Yükleniyor...
Öncelikle bir itirafım olacak. Son zamanlarda edebî eser (ya da kurgu dalında eser diyelim) okumuyorum. Akademik kitapların yanı sıra kafa dağıtmak için başladığım oldu. Ancak bitiremediğim birkaç kitaptan sonra kurgudan iyice soğudum. Çok seçici davranarak okuma zevkine güvendiklerimin tavsiyelerine göre hareket eder oldum. Ancak bu kitabı kimse tavsiye etmedi. Bu kitabın referansı yazarın Türk Kültüründe Vampirler Oburlar, Yalmavuzlar ve Diğerleri adlı akademik eseri oldu. Bu eseri de daha önce tanıtmıştır. Aşağıda yine biraz bahsedeceğim.
Kitap kısaca bir vampir hikâyesi. Ancak Türk vampiri. Her şeyiyle Türk’e has bir vampir. Vampirin Türk’ü olur mu, demeyin!
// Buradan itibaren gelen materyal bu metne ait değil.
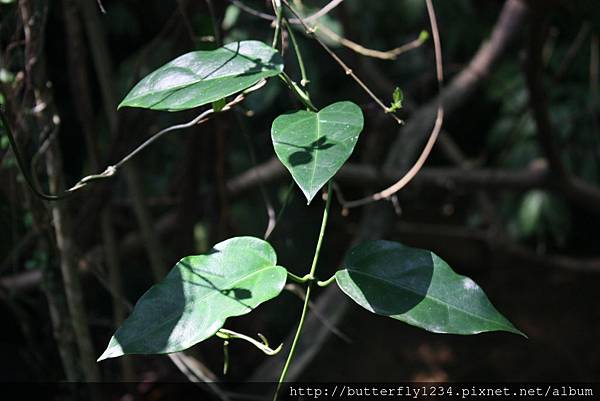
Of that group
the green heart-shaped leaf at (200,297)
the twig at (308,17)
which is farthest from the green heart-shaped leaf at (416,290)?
the twig at (308,17)

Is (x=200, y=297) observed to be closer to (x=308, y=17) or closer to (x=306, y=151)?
(x=306, y=151)

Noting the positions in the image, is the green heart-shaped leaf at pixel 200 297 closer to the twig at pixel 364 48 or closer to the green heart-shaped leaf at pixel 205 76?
the green heart-shaped leaf at pixel 205 76

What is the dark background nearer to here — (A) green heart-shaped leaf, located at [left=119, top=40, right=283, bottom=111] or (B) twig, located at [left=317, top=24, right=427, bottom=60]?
(B) twig, located at [left=317, top=24, right=427, bottom=60]

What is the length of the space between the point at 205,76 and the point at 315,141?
13 cm

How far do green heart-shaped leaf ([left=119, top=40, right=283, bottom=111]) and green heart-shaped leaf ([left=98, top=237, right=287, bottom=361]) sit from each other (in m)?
0.12

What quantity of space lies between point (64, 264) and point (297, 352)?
56 centimetres

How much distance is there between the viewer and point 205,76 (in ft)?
1.88

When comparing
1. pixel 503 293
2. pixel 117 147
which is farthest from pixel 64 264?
pixel 503 293

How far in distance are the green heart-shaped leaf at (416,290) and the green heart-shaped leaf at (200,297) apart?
0.07 metres

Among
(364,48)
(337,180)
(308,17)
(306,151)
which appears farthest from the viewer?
(337,180)

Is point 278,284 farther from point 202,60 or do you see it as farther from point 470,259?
point 470,259

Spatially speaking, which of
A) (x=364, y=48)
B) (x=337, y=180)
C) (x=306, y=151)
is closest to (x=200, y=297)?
(x=306, y=151)

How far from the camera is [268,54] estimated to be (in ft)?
1.93

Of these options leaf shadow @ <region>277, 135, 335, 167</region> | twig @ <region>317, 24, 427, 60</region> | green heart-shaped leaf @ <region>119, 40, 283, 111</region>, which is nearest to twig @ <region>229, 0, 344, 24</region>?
twig @ <region>317, 24, 427, 60</region>
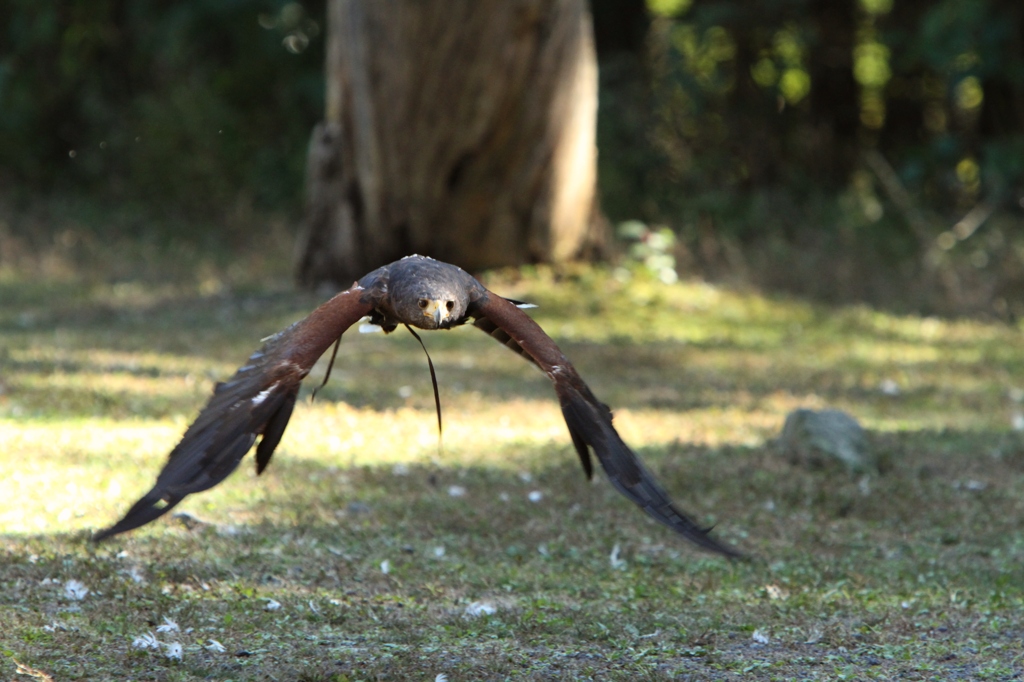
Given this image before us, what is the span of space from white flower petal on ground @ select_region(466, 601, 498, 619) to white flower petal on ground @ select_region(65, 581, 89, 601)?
1.31 m

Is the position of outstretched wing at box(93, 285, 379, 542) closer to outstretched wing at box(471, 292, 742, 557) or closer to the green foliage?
outstretched wing at box(471, 292, 742, 557)

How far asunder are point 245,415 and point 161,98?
1196 cm

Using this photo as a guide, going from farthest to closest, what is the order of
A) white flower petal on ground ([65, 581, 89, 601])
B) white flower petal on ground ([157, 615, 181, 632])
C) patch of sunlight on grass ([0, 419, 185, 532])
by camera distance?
patch of sunlight on grass ([0, 419, 185, 532]) < white flower petal on ground ([65, 581, 89, 601]) < white flower petal on ground ([157, 615, 181, 632])

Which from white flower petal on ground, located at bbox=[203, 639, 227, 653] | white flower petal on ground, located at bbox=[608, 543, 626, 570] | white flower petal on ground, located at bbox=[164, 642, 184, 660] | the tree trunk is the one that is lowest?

Vampirin hası Türk’tür. Yamalı bohça Amerikan toplumu bunu da kendine mâl etmiş. Sonra bize satmış. Kitabın yerlilik kısmı burada işte. Okuyacağınız bizden bir vampir. Allı pullu vampir Edward tipiyle uzaktan yakından alâkası yok. Romanın bu özelliği sizi şaşırtacak yönlerinden bir tanesi.
Roman elbette ki bir kurgudan ibaret. Ancak bu kurgunun arkasında harika bir edebî eser var. Yukarıda bahsedeceğimi yazmıştım. Bu eser yazarımız ile Seçkin Sarpkaya’ya ait Türk Kültüründe Vampirler Oburlar, Yalmavuzlar ve Diğerleri adlı hayli kıymetli akademik bir çalışma. Yazarımız roman boyunca zaten okuyucuya Türk vampirini tanıtıyor. Bununla birlikte akademik çalışmasını okuduğunuz takdirde romanın kıymetini daha derinden kavrayacağınızdan emin olabilirsiniz. Şöyle bir deyim vardır: “Künhüne varmak” ya da “künhüne vâkıf olmak”. İşte bu kurgunun anahtarı yukarıdaki akademik çalışmadır. Edebî eser okurken empati kurmamak olmaz. Kitapta işlenen Türk kültürünün korkutucu varlıklarını tanırsanız, kitabın kahramanları ile daha iyi empati kurabilirsiniz. Akademik çalışmadır, dili ağırdır, kendisi sıkıcıdır, diye çekinmeyin zîra öyle akademik çalışmalar vardır ki değme edebî eserlerdeki üslûba sahiptir. Türk Kültüründe Vampirler Oburlar, Yalmavuzlar ve Diğerleri de bu türden akademik bir çalışmadır.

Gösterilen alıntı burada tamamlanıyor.